The Pure and the Impure
- Author: Colette
- Original title: Le Pur et l'impur and Ces Plaisirs
- Translator: Edith Daily
- Language: French
- Publisher: J. Ferenczi & fils
- Publication date: 1932
- Publication place: France
- Published in English: 1933
- Pages: 258

= The Pure and the Impure =

1932 novel by Colette

The Pure and the Impure (Le Pur et l'impur) is a 1932 novel by the French writer Colette. It consists of a series of conversations about sex, gender and attraction.
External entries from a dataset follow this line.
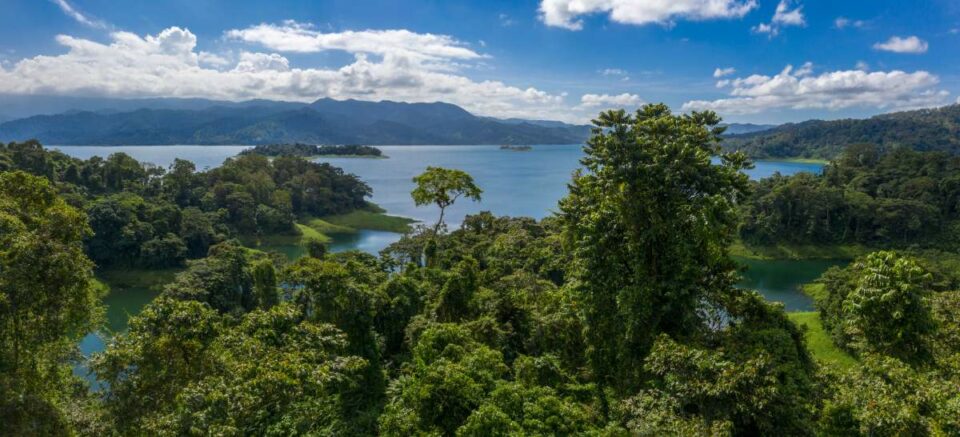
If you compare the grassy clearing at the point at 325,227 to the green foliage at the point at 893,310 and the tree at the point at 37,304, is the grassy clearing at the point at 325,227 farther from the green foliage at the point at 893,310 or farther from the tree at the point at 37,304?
the green foliage at the point at 893,310

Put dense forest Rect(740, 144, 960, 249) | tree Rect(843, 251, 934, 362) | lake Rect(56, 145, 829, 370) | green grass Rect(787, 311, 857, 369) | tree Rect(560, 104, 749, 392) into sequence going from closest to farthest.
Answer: tree Rect(843, 251, 934, 362) → tree Rect(560, 104, 749, 392) → green grass Rect(787, 311, 857, 369) → lake Rect(56, 145, 829, 370) → dense forest Rect(740, 144, 960, 249)

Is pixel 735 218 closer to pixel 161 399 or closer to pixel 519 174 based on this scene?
pixel 161 399

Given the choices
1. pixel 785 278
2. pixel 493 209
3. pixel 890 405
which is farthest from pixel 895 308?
pixel 493 209

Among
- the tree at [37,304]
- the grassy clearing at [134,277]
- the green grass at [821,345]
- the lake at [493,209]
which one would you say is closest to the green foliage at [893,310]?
the lake at [493,209]

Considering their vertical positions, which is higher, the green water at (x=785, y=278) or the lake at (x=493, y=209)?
the lake at (x=493, y=209)

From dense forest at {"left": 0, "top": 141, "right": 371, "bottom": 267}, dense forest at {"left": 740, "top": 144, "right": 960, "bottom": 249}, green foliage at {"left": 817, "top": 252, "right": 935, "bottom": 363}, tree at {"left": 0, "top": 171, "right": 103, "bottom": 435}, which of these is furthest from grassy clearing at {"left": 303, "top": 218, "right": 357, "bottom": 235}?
green foliage at {"left": 817, "top": 252, "right": 935, "bottom": 363}

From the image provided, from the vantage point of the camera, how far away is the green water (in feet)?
151

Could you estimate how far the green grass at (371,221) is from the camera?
3137 inches

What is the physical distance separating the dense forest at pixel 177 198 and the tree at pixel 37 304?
37316mm

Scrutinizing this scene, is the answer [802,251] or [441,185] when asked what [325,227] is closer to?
[441,185]

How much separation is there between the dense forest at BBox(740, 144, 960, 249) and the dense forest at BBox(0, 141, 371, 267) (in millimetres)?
64289

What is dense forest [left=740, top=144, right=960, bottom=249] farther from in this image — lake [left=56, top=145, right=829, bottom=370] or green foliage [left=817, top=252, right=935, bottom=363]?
green foliage [left=817, top=252, right=935, bottom=363]

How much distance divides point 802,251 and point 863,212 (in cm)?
955

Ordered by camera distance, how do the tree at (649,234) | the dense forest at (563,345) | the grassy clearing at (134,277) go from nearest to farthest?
the dense forest at (563,345) < the tree at (649,234) < the grassy clearing at (134,277)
Colette considered it her best book, and described it as "the nearest I shall ever come to writing an autobiography".

==Publication==
A version of the book was first published as Ces plaisirs... ("These pleasures") in 1932. In 1941 a substantially revised version was published as Le Pur et l'impur, which was the title Colette originally had thought of for the book.

==Reception==
Margaret Wallace of The New York Times wrote: "On the whole, The Pure and the Impure presents a mildly interesting collection of case histories, and some of the generalizations Colette is tempted to draw from them are provocative in the highest degree. But the effect of the book, on the whole, is rather empty. Except as a collection of anecdotes of uneven quality, it lacks excuse for being; and Colette emerges in it less as the philosopher of love she has always seemed to be than as an industrious reporter of love affairs."